Parliament came back from the brink this week. Faced with the stark reality of a brutal Brexit on October 31, it applied David Cameron’s emergency brake in the nick of time.
Brexit is again on hold. Johnson is again in disarray. And when Cummings briefed after Tuesday’s votes that “parliament has blown its last chance”, the only explosion was the hand grenade going off in his own pocket.
It is important to understand that the first of the two votes on Tuesday – the majority of 30 for the second reading of the EU Withdrawal Agreement Bill – wasn’t a vote to support Johnson’s deal. As the prior debate exposed starkly, it was a vote to consider lots of different Brexit deals and a second referendum.
The second vote – a majority of 14 against the government’s proposed guillotine motion to curtail debate on the bill – was an emphatic defeat for pushing through this deal.
The sequence of events is vital to what happened. Tuesday’s votes came after the failure of Johnson’s brinkmanship last Saturday. He and the Tory media has tried to bludgeon parliament into agreeing his deal, sealed with EU leaders only 48 hours previously, in a single vote before it was even published and the necessary legislation enacted.
He lost that vote by 16, which is why he was forced to go to Plan B: Seeking immediately to ram through approval legislation with virtually no debate as if it were a decree, in defiance of all precedent and convention. This too was rejected on Tuesday.
The cross-party majority which resisted the government in the two key votes on Saturday and Tuesday was virtually identical – recording precisely 322 votes in both divisions – and it will continue to resist.
The key question now is whether this same majority will embrace a second referendum. Former Tory ministers Philip Hammond, , David Gauke and Sir Oliver Letwin are prime movers in the anti-Johnson coalition. Hitherto they have been against a referendum, but their antipathy to Johnson increases each day.

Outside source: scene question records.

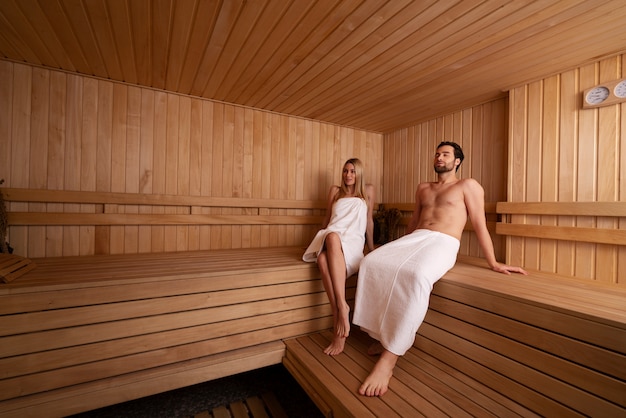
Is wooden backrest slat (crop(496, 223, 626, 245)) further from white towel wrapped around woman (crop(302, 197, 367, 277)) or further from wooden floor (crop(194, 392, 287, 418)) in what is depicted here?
wooden floor (crop(194, 392, 287, 418))

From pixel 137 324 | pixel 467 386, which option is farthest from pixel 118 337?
pixel 467 386

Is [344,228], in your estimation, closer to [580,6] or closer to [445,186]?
[445,186]

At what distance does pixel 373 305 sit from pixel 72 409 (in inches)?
63.7

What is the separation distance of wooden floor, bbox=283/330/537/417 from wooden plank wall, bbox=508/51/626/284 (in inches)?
49.5

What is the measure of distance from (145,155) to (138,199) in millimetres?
401

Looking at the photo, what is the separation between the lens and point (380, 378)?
4.48 feet

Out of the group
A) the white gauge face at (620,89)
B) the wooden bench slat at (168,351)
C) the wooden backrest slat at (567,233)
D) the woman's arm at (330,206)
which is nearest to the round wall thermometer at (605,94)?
the white gauge face at (620,89)

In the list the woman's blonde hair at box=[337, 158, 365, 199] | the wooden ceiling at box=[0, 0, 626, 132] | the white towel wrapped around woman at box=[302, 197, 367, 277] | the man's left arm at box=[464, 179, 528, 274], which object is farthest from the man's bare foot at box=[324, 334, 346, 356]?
the wooden ceiling at box=[0, 0, 626, 132]

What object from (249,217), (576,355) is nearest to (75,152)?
(249,217)

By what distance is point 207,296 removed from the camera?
1.70m

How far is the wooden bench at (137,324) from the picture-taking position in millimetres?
1333

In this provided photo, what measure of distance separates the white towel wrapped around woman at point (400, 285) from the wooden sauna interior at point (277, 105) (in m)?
1.06

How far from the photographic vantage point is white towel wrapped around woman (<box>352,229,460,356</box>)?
1445mm

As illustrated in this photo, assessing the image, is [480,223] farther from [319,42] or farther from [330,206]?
[319,42]
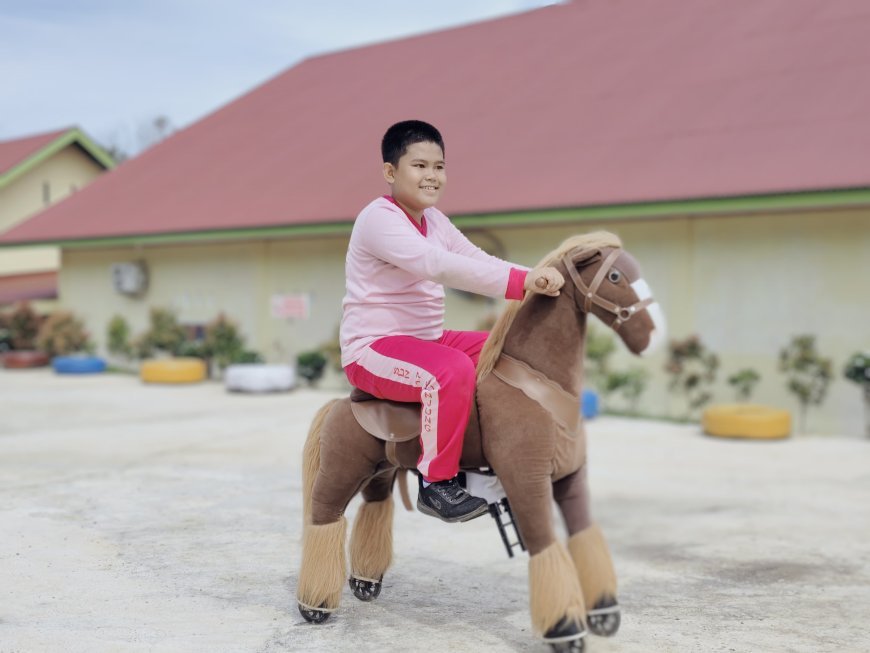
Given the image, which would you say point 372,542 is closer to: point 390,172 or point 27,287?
point 390,172

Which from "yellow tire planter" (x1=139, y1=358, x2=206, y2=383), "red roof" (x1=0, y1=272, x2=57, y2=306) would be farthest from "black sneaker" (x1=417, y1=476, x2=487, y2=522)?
"red roof" (x1=0, y1=272, x2=57, y2=306)

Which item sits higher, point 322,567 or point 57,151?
point 57,151

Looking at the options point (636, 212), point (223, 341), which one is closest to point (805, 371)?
point (636, 212)

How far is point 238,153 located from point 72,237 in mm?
3874

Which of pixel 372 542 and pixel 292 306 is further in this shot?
pixel 292 306

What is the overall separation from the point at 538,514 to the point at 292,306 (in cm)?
1426

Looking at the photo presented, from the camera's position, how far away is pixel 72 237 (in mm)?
21016

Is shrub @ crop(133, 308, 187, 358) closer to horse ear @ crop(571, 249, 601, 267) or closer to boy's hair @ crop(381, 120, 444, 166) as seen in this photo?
boy's hair @ crop(381, 120, 444, 166)

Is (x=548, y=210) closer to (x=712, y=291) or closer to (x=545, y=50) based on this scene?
(x=712, y=291)

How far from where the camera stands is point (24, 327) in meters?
23.0

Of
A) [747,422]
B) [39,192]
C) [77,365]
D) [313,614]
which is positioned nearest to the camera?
[313,614]

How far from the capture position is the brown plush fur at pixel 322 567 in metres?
4.95

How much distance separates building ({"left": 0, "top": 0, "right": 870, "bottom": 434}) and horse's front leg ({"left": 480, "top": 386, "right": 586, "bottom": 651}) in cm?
874

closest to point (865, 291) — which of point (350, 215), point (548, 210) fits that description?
point (548, 210)
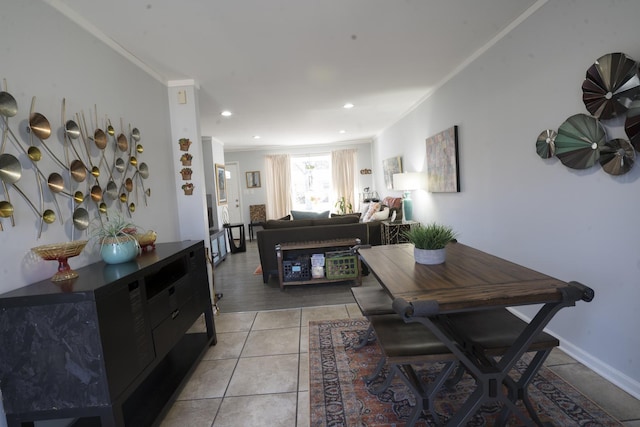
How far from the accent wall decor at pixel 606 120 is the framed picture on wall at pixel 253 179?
6.80 meters

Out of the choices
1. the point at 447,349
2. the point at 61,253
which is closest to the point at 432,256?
the point at 447,349

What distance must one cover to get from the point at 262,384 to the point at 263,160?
6.56 meters

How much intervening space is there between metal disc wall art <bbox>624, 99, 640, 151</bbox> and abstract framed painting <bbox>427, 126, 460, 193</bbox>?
1.81 meters

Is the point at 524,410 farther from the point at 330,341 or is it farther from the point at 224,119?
the point at 224,119

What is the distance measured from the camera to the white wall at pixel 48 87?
1.41m

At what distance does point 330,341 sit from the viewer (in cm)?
241

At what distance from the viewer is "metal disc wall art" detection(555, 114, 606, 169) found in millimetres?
1692

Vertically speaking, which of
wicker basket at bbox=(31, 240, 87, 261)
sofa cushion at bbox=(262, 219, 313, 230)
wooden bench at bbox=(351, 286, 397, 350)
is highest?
wicker basket at bbox=(31, 240, 87, 261)

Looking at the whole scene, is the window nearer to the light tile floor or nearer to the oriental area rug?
the light tile floor

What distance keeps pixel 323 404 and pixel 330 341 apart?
0.70 meters

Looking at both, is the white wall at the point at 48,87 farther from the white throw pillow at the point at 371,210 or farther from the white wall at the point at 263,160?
the white wall at the point at 263,160

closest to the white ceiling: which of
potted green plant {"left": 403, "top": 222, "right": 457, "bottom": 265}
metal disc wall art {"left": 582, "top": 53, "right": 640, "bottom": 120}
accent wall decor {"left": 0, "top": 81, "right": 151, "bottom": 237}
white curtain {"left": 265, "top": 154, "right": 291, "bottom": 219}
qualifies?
accent wall decor {"left": 0, "top": 81, "right": 151, "bottom": 237}

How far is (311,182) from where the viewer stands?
8125 mm

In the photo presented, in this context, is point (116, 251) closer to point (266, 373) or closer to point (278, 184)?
point (266, 373)
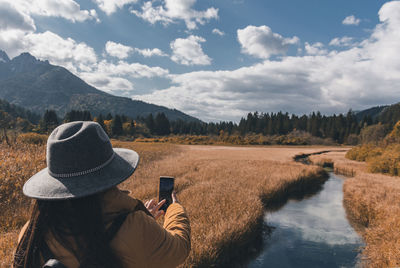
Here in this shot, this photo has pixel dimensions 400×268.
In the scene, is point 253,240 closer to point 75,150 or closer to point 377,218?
point 377,218

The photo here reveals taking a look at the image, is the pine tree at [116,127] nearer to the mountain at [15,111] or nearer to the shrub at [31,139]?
the mountain at [15,111]

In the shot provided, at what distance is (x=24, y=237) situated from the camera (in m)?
1.45

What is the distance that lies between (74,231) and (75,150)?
49cm

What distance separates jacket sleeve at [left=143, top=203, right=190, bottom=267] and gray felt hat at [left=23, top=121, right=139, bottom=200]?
41 centimetres

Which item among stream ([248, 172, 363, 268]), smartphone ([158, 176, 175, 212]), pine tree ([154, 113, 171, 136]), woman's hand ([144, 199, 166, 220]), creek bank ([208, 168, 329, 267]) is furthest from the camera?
pine tree ([154, 113, 171, 136])

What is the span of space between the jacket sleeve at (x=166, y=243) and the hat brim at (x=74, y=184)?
36 cm

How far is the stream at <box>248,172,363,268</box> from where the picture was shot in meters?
6.72

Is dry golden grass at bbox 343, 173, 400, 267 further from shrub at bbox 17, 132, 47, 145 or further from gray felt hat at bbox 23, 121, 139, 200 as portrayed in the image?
shrub at bbox 17, 132, 47, 145

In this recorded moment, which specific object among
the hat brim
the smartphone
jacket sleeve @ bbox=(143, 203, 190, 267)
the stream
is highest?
the hat brim

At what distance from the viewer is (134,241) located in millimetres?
1406

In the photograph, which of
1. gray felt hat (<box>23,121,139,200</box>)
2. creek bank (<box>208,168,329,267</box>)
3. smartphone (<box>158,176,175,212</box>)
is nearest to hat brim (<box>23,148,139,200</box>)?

It is mutual. Rumour has it that despite his assurances to the contrary to the former chancellor, Johnson has instructed Hammond’s constituency association in Surrey to start selecting a new Tory candidate to oust him at the coming election. Hammond now has nothing to lose.
At stake is not the length of scrutiny of Johnson’s deal. It can’t withstand scrutiny. Every day it disintegrates. The contradictory promises given to the ERG, DUP and Labour rebels are exposed and enrage their recipients.
The only scrutiny Johnson can withstand is no scrutiny. This is true of virtually everything in Johnson’s life – including his precise number of children – but as prime minister he can’t hide so easily and the impact on the public is obviously gigantic.
But don’t celebrate yet. Johnson remains prime minister, with the government machine and the diplomatic service at his disposal. He is ahead in the polls. The big mistake of the opposition parties and the Hammond group was not to take the government away from the Prime Liar during the prorogation crisis in early September, when there was probably a majority available to do so.
Instead, unable to agree on who would lead an interim government and whether or not it would proceed immediately to a referendum, Johnson was left in No.10. He promptly persuaded Varadkar and Merkel that he was the only serious British show in town and they had to deal with him – which they did, albeit wholly on their own terms.
If we are serious about stopping Brexit, we have got to get Johnson out. Now.